** start of TEXT **

Woodstock is home to The Feathers Hotel, which boasts a restaurant and bar specialising in gin. In fact, specialising is a bit of an understatement:  the Feathers bar stocks almost 100 different gins from all over the world, and eight tonics to boot. What’s more, the two of us had signed ourselves up for the ‘Gin Experience’, a five-course meal (although it turned out to be eight), where that finest of spirits features in every course. To someone who considers Gordon’s to be a decadent departure from Tesco’s own-brand, the prospect was rather overwhelming.

I can only apologise in advance for the number of puns one can make using the word gin. Ginteresting, gintense, ginspirational, gintimate – all of these go some way to describing the ‘Experience’. We were first offered quails eggs and pâté (the first unexpected surprise) while we hastily attempted to read the descriptions of the dozens of gins on the menu. Making an informed choice was inevitably impossible, so I opted for a gin beginning with ‘I’, and my companion went for the one with the longest blurb. The two resultant G&Ts were completely different to the taste, thus enabling us to copy our waiter by making a number of pretentious remarks to each other about “notes of juniper” and “rich botanicals”.

** end of TEXT **
** start of SOURCE DATA **

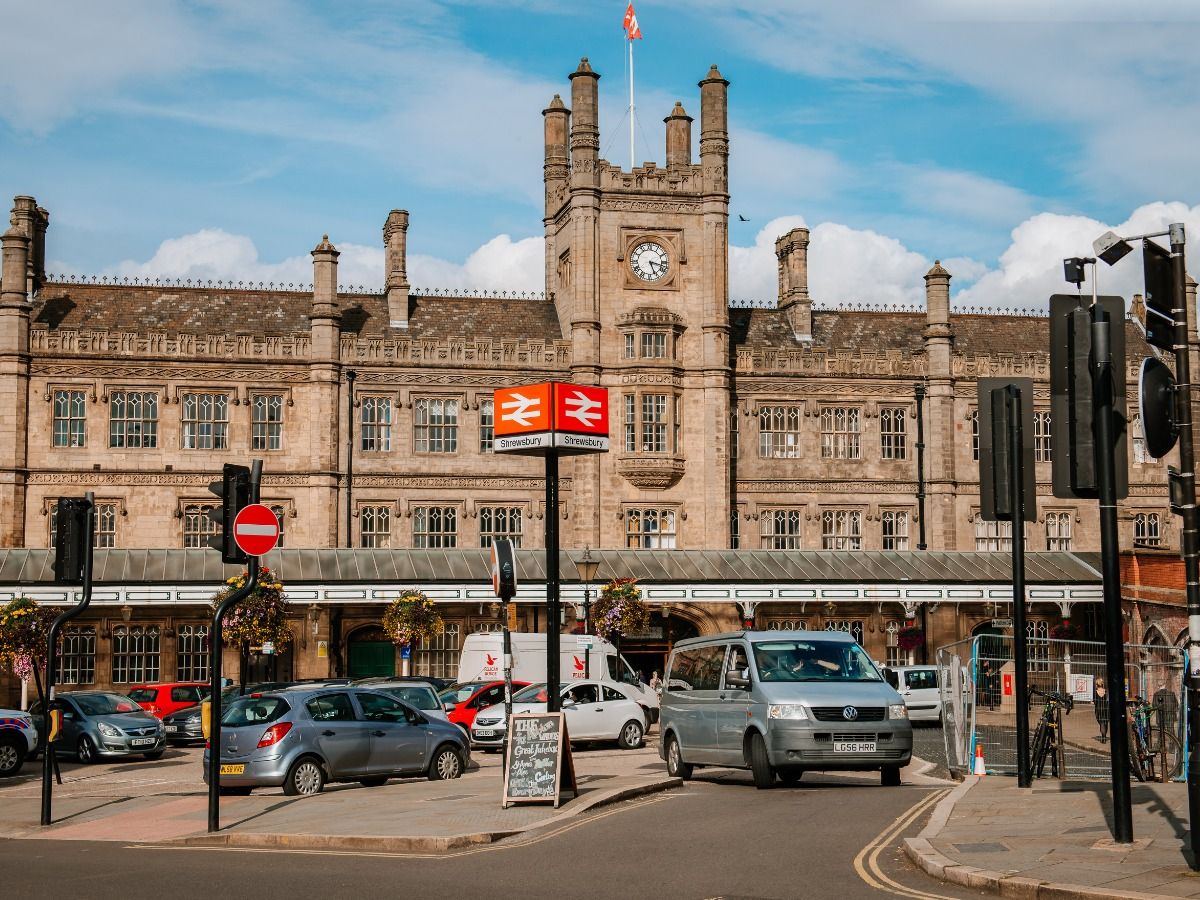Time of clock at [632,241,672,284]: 5:17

** end of SOURCE DATA **

TASKS FOR THIS EXERCISE —
1) From the Feathers Hotel text above, write down the passage that starts at "Woodstock is home" and ends after "was rather overwhelming.".
2) In the Feathers Hotel text, how many different gins does the bar stock?

RESULTS BY TASK —
1)
Woodstock is home to The Feathers Hotel, which boasts a restaurant and bar specialising in gin. In fact, specialising is a bit of an understatement:  the Feathers bar stocks almost 100 different gins from all over the world, and eight tonics to boot. What’s more, the two of us had signed ourselves up for the ‘Gin Experience’, a five-course meal (although it turned out to be eight), where that finest of spirits features in every course. To someone who considers Gordon’s to be a decadent departure from Tesco’s own-brand, the prospect was rather overwhelming.

2) Almost 100.